Unaffordable Foreclosure/ Mortgage
Home mortgages, which account for the most significant share of debt levels in the United States, are the primary cause of bankruptcy for about half of all borrowers, which is why you may require foreclosure defense. It contrasts with other forms of consumer debt, such as credit cards, automobile loans, and school loans.
Creditors also play a role in this phenomenon, as many borrowers may be encouraged to purchase more costly residences and take on larger mortgages than they could reasonably afford. Borrowers could easily become in over their minds when banks have loose lending restrictions, as they did leading up to the real estate bubble of the 2000s.
However, by mid-2020, the “harshest loan-approval requirements in years” will have been implemented, as the industry publication American Banking reported. Although this is little comfort for those who desire a mortgage but can’t acquire one, the stricter rules may eventually lead to fewer bankruptcies.
Loss of Employment
The financial consequences of losing one’s employment might be severe. Even though some individuals may have a savings cushion or a severance payment, most individuals who file for bankruptcy after losing their jobs do not have contingency plans.
Unemployed people have a hard time making ends meet without having to pay for extra expenses like losing their health insurance and buying their own policy. The job seeker may be forced to declare insolvency if they go without a regular income for an extended period.
In the medical bankruptcy research, over 59% of participants said that medical bills significantly influenced their decision to file for bankruptcy. These issues are connected, as 44% of respondents also mentioned health issues that resulted from time away from work.
Multiple initiatives exist to assist those who have lost their jobs in continuing to receive health coverage. Since 1985, the national statute known as COBRA has allowed many terminated employees to continue participating in their former employer’s health insurance plan.
Unfortunately, under COBRA, the individual is responsible for half of the insurance premium and the former company’s share, plus an additional administrative fee.
The Patient Protection and Affordable Care Act (ACA) of 2010 were also meant to assist by making medical insurance accessible to more people. So yes, there is conflicting data on whether or not it helps reduce bankruptcies. It argued that the persistently poor had benefited the most from the ACA, even though more people now have healthcare access.
In contrast, higher-income Americans continued to be at the whim of spiraling healthcare expenditures such as increased deductibles and co-payments.
Divorce, beginning to end, can cost a lot of money. Divorce is often financially devastating for everyone involved, with attorneys’ fees, child and spousal support payments, and the added expense of splitting a household into two.
Income garnishment is a severe problem for many who already have trouble paying their bills because they can’t afford divorce or child benefits.
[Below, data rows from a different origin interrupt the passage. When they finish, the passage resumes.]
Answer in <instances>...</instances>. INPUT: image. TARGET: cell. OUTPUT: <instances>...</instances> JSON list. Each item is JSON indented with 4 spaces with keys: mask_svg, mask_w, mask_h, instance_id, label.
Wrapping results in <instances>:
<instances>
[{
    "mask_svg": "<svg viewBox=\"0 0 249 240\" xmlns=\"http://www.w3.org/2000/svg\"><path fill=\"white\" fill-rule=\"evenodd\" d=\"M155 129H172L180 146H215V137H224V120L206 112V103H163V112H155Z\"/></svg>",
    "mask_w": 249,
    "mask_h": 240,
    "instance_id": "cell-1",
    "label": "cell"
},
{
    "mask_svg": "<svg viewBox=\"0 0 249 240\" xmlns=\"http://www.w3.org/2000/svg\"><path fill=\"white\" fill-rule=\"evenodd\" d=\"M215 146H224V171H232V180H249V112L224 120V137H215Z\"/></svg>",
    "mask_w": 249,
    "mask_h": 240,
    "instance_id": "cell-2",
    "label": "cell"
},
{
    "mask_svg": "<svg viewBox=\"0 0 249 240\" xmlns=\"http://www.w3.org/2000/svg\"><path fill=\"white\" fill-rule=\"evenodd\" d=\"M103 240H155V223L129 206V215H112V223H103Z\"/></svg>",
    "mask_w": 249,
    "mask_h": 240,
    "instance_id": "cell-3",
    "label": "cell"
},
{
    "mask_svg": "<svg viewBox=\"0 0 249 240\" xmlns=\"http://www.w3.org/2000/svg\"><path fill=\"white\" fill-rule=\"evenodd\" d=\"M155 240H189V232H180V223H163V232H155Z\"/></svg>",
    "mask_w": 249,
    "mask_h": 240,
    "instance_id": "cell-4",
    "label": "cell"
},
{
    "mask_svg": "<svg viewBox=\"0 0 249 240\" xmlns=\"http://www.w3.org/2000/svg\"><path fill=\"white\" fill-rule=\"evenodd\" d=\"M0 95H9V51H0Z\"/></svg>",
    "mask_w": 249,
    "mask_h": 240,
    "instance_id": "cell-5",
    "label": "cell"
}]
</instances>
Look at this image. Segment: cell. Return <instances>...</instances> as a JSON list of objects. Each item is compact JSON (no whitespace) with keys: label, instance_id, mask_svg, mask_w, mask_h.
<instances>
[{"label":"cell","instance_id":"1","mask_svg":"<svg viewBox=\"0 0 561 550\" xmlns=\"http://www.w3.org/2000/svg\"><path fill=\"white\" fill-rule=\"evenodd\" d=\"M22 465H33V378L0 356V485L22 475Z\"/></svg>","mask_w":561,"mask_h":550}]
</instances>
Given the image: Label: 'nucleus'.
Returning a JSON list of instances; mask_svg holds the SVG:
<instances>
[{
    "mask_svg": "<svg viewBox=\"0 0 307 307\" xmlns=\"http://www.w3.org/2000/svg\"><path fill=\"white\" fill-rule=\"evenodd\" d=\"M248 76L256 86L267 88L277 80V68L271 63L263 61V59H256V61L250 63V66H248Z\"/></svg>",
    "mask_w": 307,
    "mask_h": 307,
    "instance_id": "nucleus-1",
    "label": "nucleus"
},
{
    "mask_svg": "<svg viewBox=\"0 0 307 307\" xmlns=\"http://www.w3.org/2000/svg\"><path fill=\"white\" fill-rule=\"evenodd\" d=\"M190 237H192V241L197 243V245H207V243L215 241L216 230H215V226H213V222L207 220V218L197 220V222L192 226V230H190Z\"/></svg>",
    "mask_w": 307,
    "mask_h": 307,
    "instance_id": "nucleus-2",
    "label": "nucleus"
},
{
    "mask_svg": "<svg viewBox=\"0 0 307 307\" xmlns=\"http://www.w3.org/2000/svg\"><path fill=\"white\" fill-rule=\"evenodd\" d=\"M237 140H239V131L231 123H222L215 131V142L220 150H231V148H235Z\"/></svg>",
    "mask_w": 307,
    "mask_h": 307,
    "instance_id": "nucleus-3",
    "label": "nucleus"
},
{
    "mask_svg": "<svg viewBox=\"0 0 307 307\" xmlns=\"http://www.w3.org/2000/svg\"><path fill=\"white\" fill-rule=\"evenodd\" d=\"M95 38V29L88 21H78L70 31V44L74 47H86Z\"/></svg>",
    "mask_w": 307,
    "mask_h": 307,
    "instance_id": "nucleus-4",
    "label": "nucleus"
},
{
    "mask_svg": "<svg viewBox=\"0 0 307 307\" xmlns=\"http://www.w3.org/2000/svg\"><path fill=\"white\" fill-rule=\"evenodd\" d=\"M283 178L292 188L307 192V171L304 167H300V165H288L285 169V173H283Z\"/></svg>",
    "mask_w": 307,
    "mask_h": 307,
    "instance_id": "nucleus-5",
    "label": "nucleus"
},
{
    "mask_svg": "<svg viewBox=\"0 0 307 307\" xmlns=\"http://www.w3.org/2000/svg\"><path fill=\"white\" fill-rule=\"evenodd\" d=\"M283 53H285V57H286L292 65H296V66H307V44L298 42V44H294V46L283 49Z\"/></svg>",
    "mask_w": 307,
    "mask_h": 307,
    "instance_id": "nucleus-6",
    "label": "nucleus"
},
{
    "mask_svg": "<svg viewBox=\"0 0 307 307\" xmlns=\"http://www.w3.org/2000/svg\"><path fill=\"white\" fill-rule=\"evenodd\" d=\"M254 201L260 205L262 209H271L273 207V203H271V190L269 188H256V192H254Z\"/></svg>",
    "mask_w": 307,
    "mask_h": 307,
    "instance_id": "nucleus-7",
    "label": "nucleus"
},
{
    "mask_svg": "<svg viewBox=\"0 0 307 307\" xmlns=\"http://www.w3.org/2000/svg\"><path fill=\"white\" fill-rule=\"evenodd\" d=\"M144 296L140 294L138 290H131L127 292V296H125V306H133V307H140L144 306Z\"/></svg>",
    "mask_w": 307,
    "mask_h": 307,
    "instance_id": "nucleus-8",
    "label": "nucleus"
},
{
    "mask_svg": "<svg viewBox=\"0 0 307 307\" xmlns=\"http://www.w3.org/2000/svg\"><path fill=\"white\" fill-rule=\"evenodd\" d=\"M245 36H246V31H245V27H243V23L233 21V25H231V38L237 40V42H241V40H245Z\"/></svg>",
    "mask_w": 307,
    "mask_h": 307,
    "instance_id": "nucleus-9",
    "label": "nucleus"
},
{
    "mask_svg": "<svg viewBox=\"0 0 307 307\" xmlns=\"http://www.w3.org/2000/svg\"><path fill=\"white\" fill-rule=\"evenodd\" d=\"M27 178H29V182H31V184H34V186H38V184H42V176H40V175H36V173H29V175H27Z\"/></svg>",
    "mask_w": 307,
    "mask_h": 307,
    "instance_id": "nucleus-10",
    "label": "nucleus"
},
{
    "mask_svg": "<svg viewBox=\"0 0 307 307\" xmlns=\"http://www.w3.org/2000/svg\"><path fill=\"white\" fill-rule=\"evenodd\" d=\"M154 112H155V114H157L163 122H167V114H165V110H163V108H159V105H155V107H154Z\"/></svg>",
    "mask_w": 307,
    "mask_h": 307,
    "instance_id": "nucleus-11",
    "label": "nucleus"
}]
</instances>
A consumer may face financial difficulties if one party fails to make these repayments.
Hurricanes, tornadoes, and tremors can wipe out a person’s assets, and if they don’t have insurance or funds for emergencies, they may be forced into financial ruin. Few people understand the need to have seismic insurance in the event of damage caused by these events.
In the aftermath of a natural disaster, those who aren’t insured may have to pay for emergency food, lodging, and the expense of replacing destroyed or lost valuables. If someone loses their clothes, they may not have anything to go to work, which could lead to their being fired.
Whether you’re considering bankruptcy for one of the reasons mentioned above or another, it’s vital to remember that money problems directly impact well-being. Debt is stressful and can negatively affect your mental and physical health. Declaring bankruptcy allows a person to wipe the slate clean and begin again.